Crossover Hitting Drill
The Crossover Hitting Drill is all about keeping your head still and upper body back during your stride. For this drill, you will need a tee and a net, as well as a bat and some balls. This drill can also be done during soft toss hitting.
Other benefits of this drill include learning to keep your body weight on your back foot so that you aren’t off balance and learning the proper stride.
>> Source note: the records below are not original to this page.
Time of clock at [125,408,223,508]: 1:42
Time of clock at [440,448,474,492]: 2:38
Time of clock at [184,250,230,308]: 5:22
Begin the drill by taking a normal stance and address the tee. For instruction purposes, I will describe the movements of a right-handed batter. From your normal stance, take your front (left) foot and cross it over your back (right) foot, touching the ground with the side of your right foot behind your left foot. Most of your body weight should be on your right foot. When you are ready to swing, uncross your feet. You should lift your left foot over the right foot and stretch it forward to reach your normal stride position. As you stretch your left leg, you should simultaneously sink into your back (right) leg. This sinking into the back leg is what keeps your head in line over your rear leg and keeps your upper body back.
Problem Points
Many young hitters step too far forward with their stride and end up getting off balance. This drill is designed to keep their bodyweight back on their back foot so they remain balanced. When doing the Crossover Hitting Drill, remember that the stride is more of a stretch and less of a step. Your body weight remains on your back foot, and you simply lift your front foot and stretch it toward the pitcher. As you stretch, you sink into your back foot. This sink keeps your bodyweight back and keeps your head still.
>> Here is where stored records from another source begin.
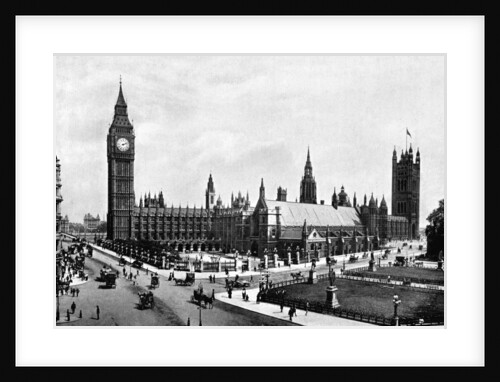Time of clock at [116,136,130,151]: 2:11
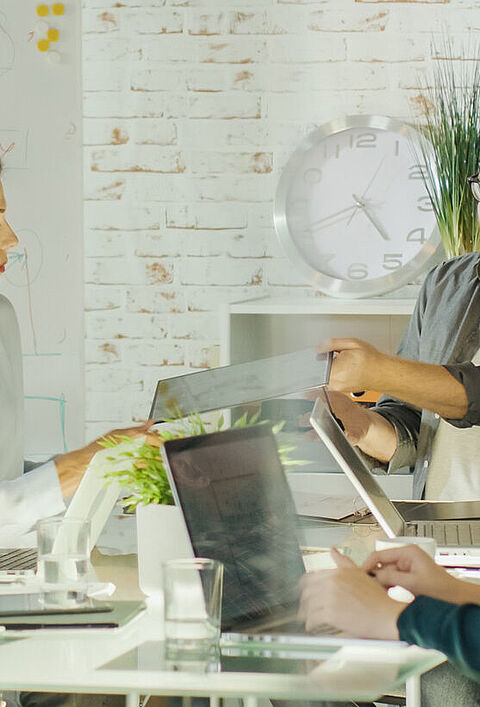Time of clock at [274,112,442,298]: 4:41
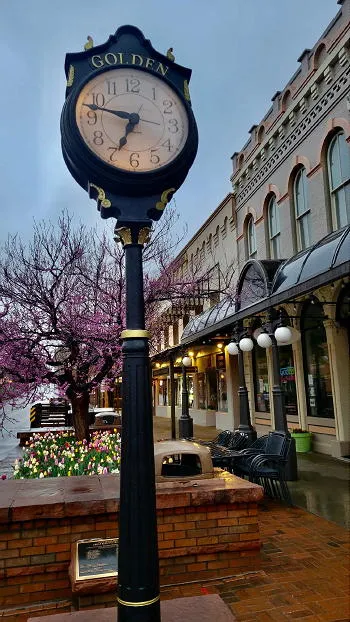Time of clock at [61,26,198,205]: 6:47
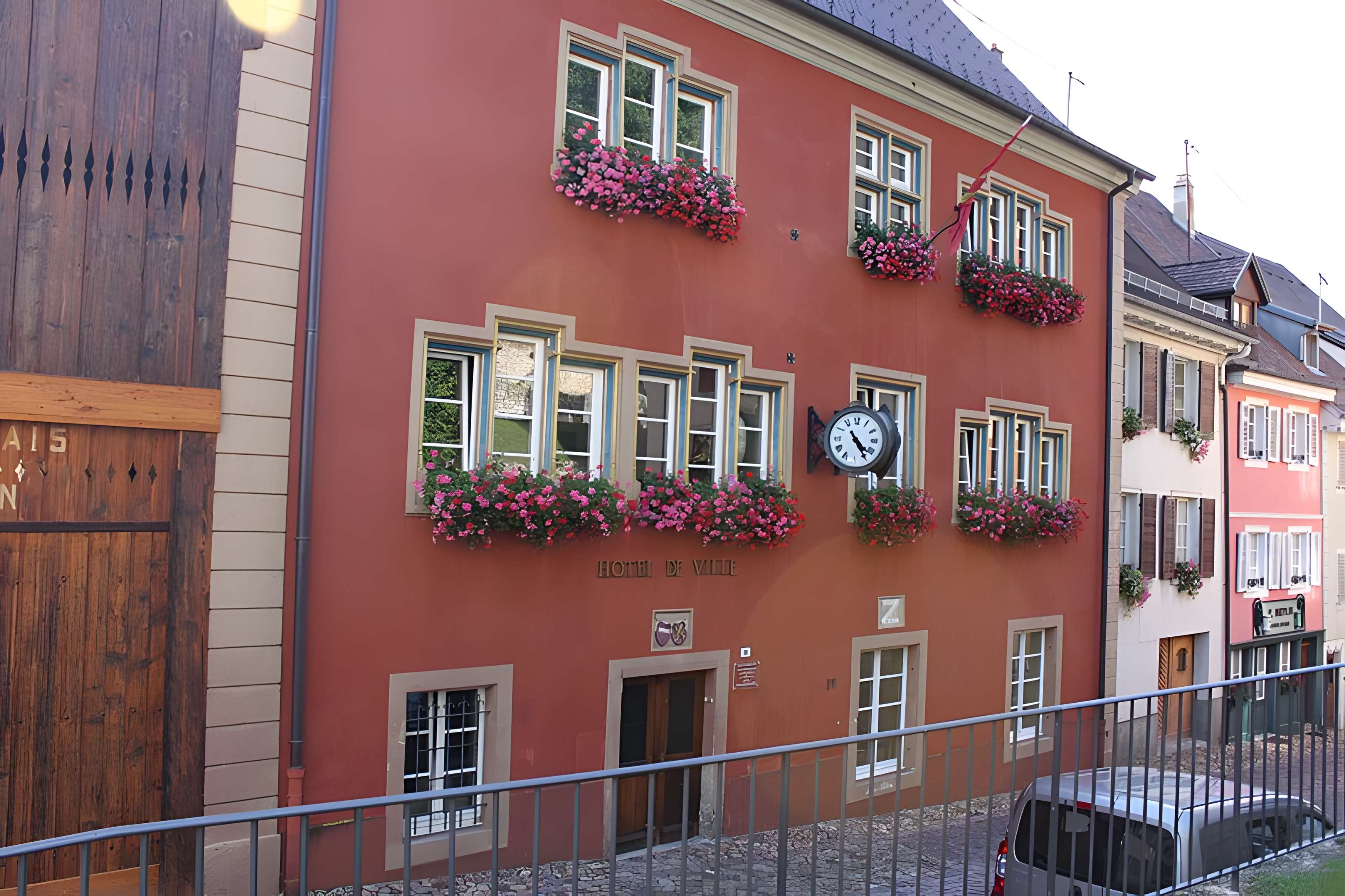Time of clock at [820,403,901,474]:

If the batter forgets to sink into their back leg, the swing will look and feel awkward. It will look like they are too upright. When they stride and sink into their back leg, their back leg should bend slightly to keep the majority of their body weight back.
Key Points
- Begin your stride by lifting your front foot over your back foot to uncross them.
- Stretch your front foot toward the pitcher, don’t lunge.
- When you stretch, sink into your back foot.